▸ 题目设定:
下面这篇 CF1197D 题解里，一段区间的和是用什么方法来查询的？

▸ 原文摘录:
========

【CF1197D】Yet Another Subarray Problem

Description

【CF1197D】Yet Another Subarray Problem

给定一个序列和m,k，求出一个子序列使得$\sum\limits_{i=l}^{r}{a_i}-k\times \lceil \frac{r-l+1}{m}\rceil$最大

特别地，一个长度为0的子序列的答案为0

Solution

dp

一段区间的区间和我们可以通过前缀和实现查询

定义$f[i][j]$表示以i为右端点的子序列，左端点$l$满足$(i-l+1)\mod m=j$时的最大值

那么关于状态转移，我们可以考虑在 $i-m$的位置上分段，然后从前一段转移过来还是只保留当前这一段即可

最后取一个最大值即可

Code

#include <bits/stdc++.h>
namespace shl {
    typedef long long ll;
    int n, m, k;
    ll a[300010], f[300010][12], sum[300010];
    inline ll read() {
        ll ret = 0, op = 1;
        char c = getchar();
        while (!isdigit(c)) {
            if (c == '-') op = -1; 
            c = getchar();
        }
        while (isdigit(c)) {
            ret = (ret << 3) + (ret << 1) + c - '0';
            c = getchar();
        }
        return ret * op;
    }
    using std :: max;
    int main() {
        n = read(); m = read(); k = read();
        for (register int i = 1; i <= n; ++i) {
            a[i] = read();
            sum[i] = sum[i - 1] + a[i];
        }
        ll ans = 0;
        for (register int i = 1; i <= n; ++i) {
            if (i - m >= 0) f[i][0] = max(f[i][0], f[i - m][0] + sum[i] - sum[i - m] - k);
            for (register int j = 1; j < m; ++j) {
                if (i - j >= 0) f[i][j] = max(f[i][j], sum[i] - sum[i - j] - k);
                if (i - m >= 0) f[i][j] = max(f[i][j], f[i - m][j] + sum[i] - sum[i - m] - k);
            }
            for (register int j = 0; j < m; ++j) ans = max(ans, f[i][j]);
        }
        std :: cout << ans;
        return 0;
    }
};
int main() {
    shl :: main();
    return 0;
}

========

▸ 数据行:
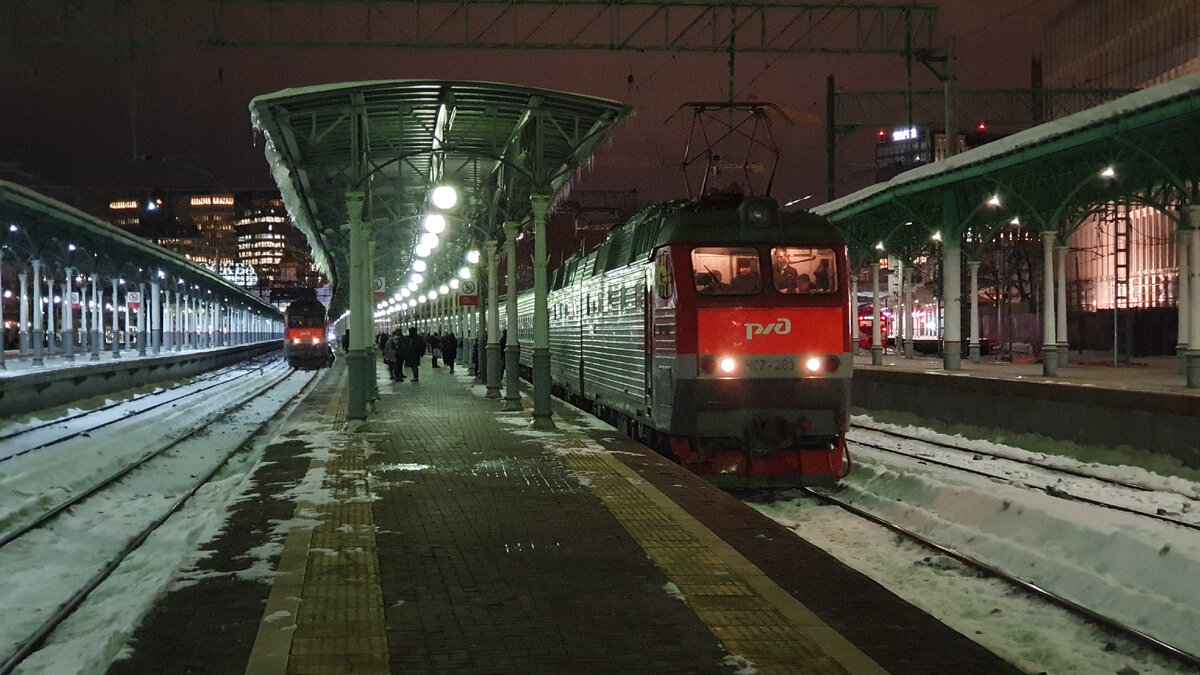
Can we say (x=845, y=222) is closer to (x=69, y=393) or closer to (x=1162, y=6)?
(x=69, y=393)

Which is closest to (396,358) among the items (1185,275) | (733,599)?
(1185,275)

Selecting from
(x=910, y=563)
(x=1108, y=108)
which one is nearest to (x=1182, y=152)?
(x=1108, y=108)

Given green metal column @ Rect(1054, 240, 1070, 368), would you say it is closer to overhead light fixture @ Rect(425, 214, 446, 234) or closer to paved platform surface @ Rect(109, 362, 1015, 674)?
overhead light fixture @ Rect(425, 214, 446, 234)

========

▸ 参考解答:
用前缀和来查询。